## To do
Quote the items verbatim, beginning at the line that contains "Is (104,75) farther" and stopping after the line that contains "22.4 meters".

## Data shown
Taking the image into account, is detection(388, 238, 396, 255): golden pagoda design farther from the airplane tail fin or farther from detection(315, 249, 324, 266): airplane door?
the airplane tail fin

...

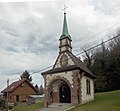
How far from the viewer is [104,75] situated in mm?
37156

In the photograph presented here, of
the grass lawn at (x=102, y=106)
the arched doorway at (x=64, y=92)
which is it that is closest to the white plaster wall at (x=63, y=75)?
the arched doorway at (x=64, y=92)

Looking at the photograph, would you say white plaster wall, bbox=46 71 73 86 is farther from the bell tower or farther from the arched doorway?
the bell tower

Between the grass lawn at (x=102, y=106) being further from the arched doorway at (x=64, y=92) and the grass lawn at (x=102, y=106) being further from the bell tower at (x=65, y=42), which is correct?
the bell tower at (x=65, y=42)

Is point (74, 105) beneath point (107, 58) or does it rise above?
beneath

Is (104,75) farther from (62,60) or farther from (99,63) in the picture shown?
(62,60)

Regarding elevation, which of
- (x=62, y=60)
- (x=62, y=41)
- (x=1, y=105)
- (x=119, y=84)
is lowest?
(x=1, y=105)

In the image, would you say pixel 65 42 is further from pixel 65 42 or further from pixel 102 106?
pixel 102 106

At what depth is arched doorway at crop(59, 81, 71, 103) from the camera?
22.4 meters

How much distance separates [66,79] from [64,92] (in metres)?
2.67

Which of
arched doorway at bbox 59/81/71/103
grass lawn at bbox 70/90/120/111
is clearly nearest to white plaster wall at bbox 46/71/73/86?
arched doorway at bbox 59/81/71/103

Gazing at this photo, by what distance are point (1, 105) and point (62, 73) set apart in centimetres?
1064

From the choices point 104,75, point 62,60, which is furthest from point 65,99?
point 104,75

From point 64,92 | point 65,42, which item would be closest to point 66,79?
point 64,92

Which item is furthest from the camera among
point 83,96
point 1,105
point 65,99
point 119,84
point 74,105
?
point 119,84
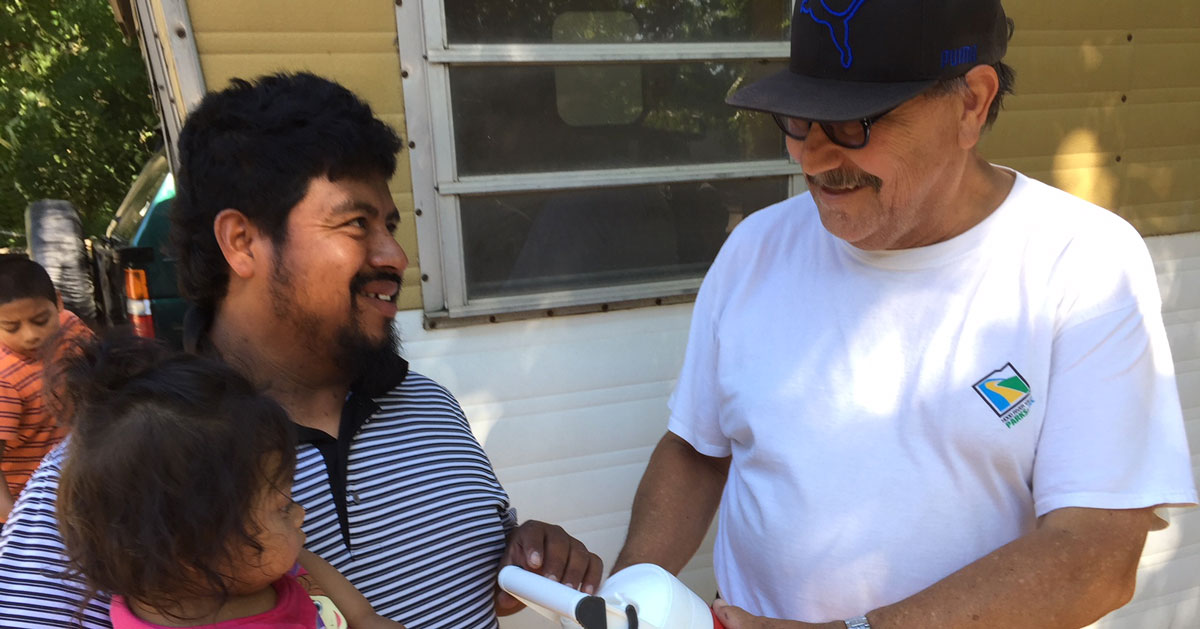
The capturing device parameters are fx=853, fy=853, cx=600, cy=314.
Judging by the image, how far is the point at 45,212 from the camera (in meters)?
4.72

...

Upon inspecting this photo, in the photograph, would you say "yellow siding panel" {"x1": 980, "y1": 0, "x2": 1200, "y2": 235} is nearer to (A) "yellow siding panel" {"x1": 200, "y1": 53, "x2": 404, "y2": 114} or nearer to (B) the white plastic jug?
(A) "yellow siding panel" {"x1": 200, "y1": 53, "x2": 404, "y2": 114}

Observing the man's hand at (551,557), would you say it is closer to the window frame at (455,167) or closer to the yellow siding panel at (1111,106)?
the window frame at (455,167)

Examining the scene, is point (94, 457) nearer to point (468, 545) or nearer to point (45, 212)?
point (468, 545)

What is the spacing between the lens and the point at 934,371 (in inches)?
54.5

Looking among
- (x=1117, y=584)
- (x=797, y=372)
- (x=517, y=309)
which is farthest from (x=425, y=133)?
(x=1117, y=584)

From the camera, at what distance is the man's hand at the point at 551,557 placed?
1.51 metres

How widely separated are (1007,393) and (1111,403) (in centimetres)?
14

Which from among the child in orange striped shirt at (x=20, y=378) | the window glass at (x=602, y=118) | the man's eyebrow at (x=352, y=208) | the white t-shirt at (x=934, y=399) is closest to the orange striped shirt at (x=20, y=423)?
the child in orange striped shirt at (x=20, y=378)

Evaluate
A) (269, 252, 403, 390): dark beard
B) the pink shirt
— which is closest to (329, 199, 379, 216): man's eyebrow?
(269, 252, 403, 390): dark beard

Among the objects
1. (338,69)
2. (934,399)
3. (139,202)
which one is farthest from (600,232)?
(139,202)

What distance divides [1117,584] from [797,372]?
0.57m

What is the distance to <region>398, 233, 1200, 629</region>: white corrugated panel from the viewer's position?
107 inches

## Response
Is (104,75) farther from (62,60) or farther from (99,63) in the picture shown?
(62,60)

Regarding elevation, which of
- (x=62, y=60)
- (x=62, y=41)
- (x=1, y=105)
- (x=119, y=84)
is lowest?
(x=1, y=105)

In the image, would you say pixel 65 42 is further from pixel 65 42 or further from pixel 102 106?
pixel 102 106

At what depth is arched doorway at crop(59, 81, 71, 103) from the camera?
22.4 meters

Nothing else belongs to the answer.